Training set size: 3408
Validation set size: 730
Test set size: 731


### Converting Text Data into BERT's Input Format

In [None]:
# Joining tokens back into full sentences
df['text'] = df['tokens'].apply(lambda x: ' '.join(x))

# Converting labels to numerical format if not already done
label_mapping = {label: idx for idx, label in enumerate(df['LABEL'].unique())}
df['label'] = df['LABEL'].map(label_mapping)

# Printing unique labels and their mappings
print("Label mapping:")
print(label_mapping)

# Splitting the data into training, validation, and test sets
X_train, X_temp, y_train, y_temp = train_test_split(df['text'], df['label'], test_size=0.3, random_state=12547392)
X_val, X_test, y_val, y_test = train_test_split(X_temp, y_temp, test_size=0.5, random_state=12547392)
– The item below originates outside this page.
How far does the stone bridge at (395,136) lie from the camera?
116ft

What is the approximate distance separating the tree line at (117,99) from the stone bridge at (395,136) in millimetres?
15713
# Initializing the BERT tokenizer
tokenizer = BertTokenizer.from_pretrained('bert-base-uncased')

# Tokenizing the text data for training, validation, and test sets
train_encodings = tokenizer(list(X_train), truncation=True, padding=True, return_tensors='pt')
val_encodings = tokenizer(list(X_val), truncation=True, padding=True, return_tensors='pt')
test_encodings = tokenizer(list(X_test), truncation=True, padding=True, return_tensors='pt')

# Converting labels to tensors for training, validation, and test sets
train_labels_tensor = torch.tensor(y_train.tolist())
val_labels_tensor = torch.tensor(y_val.tolist())
test_labels_tensor = torch.tensor(y_test.tolist())

Label mapping:
{'negative': 0, 'positive': 1, 'neutral': 2}


## BERT Classifier

### Custom dataset class

In [None]:
class CustomDataset(torch.utils.data.Dataset):
    def __init__(self, encodings, labels):
        # Initializing the dataset with encodings and labels
        self.encodings = encodings
        self.labels = labels

    def __getitem__(self, idx):
        # Properly handling tensor creation to avoid warnings
        item = {key: torch.as_tensor(val[idx]) for key, val in self.encodings.items()}
        # Adding label to the item
        item['labels'] = torch.as_tensor(self.labels[idx])
        return item

    def __len__(self):
        # Returning the total number of labels (dataset length)
        return len(self.labels)

# Creating the datasets with encodings and labels
train_dataset = CustomDataset(train_encodings, train_labels_tensor)
val_dataset = CustomDataset(val_encodings, val_labels_tensor)
test_dataset = CustomDataset(test_encodings, test_labels_tensor)

### Training the model

In [None]:
class MetricsCallback(TrainerCallback):
    def __init__(self):
        self.train_losses = []
        self.val_losses = []
        self.train_acc = []
        self.val_acc = []

    def on_log(self, args, state, control, logs=None, **kwargs):
        if 'loss' in logs:
            self.train_losses.append(logs['loss'])
        if 'eval_loss' in logs:
            self.val_losses.append(logs['eval_loss'])
        if 'eval_accuracy' in logs:
            self.val_acc.append(logs['eval_accuracy'])
        if 'accuracy' in logs:
            self.train_acc.append(logs['accuracy'])

In [None]:
# Loading the BERT model for sequence classification
model = BertForSequenceClassification.from_pretrained('bert-base-uncased', num_labels=len(label_mapping))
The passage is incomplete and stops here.